(Saved data entries)

================

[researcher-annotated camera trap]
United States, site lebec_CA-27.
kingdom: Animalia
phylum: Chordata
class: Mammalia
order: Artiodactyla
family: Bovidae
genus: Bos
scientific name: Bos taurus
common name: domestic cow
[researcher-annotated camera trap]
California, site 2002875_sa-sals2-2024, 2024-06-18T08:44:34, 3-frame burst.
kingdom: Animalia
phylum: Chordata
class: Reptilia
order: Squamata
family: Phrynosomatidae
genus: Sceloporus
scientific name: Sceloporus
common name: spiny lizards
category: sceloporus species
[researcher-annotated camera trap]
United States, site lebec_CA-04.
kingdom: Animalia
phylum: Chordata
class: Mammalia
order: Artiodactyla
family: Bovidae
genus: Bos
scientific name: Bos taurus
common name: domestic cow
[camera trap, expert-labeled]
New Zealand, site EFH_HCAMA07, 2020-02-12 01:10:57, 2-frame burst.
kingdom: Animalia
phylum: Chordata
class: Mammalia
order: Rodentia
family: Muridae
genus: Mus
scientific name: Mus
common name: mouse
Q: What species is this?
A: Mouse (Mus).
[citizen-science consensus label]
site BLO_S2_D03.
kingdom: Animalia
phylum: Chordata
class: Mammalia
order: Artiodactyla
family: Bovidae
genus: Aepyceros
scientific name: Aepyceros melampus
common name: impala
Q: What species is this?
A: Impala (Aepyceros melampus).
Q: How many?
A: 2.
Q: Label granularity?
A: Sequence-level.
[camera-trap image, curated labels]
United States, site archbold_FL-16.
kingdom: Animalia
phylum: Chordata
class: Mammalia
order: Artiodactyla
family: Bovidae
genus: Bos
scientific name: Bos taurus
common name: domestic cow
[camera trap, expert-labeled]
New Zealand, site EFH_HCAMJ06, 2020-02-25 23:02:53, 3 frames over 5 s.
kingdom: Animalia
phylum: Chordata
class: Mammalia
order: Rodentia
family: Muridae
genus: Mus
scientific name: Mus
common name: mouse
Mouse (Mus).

================

-- TASK ITEM --
Extract the data exactly as given.

-- TASK OUTPUT --
[researcher-annotated camera trap]
United States, site lebec_CA-27.
kingdom: Animalia
phylum: Chordata
class: Mammalia
order: Artiodactyla
family: Bovidae
genus: Bos
scientific name: Bos taurus
common name: domestic cow
[researcher-annotated camera trap]
California, site 2002875_sa-sals2-2024, 2024-06-18T08:44:34, 3-frame burst.
kingdom: Animalia
phylum: Chordata
class: Reptilia
order: Squamata
family: Phrynosomatidae
genus: Sceloporus
scientific name: Sceloporus
common name: spiny lizards
category: sceloporus species
[researcher-annotated camera trap]
United States, site lebec_CA-04.
kingdom: Animalia
phylum: Chordata
class: Mammalia
order: Artiodactyla
family: Bovidae
genus: Bos
scientific name: Bos taurus
common name: domestic cow
[camera trap, expert-labeled]
New Zealand, site EFH_HCAMA07, 2020-02-12 01:10:57, 2-frame burst.
kingdom: Animalia
phylum: Chordata
class: Mammalia
order: Rodentia
family: Muridae
genus: Mus
scientific name: Mus
common name: mouse
Q: What species is this?
A: Mouse (Mus).
[citizen-science consensus label]
site BLO_S2_D03.
kingdom: Animalia
phylum: Chordata
class: Mammalia
order: Artiodactyla
family: Bovidae
genus: Aepyceros
scientific name: Aepyceros melampus
common name: impala
Q: What species is this?
A: Impala (Aepyceros melampus).
Q: How many?
A: 2.
Q: Label granularity?
A: Sequence-level.
[camera-trap image, curated labels]
United States, site archbold_FL-16.
kingdom: Animalia
phylum: Chordata
class: Mammalia
order: Artiodactyla
family: Bovidae
genus: Bos
scientific name: Bos taurus
common name: domestic cow
[camera trap, expert-labeled]
New Zealand, site EFH_HCAMJ06, 2020-02-25 23:02:53, 3 frames over 5 s.
kingdom: Animalia
phylum: Chordata
class: Mammalia
order: Rodentia
family: Muridae
genus: Mus
scientific name: Mus
common name: mouse
Mouse (Mus).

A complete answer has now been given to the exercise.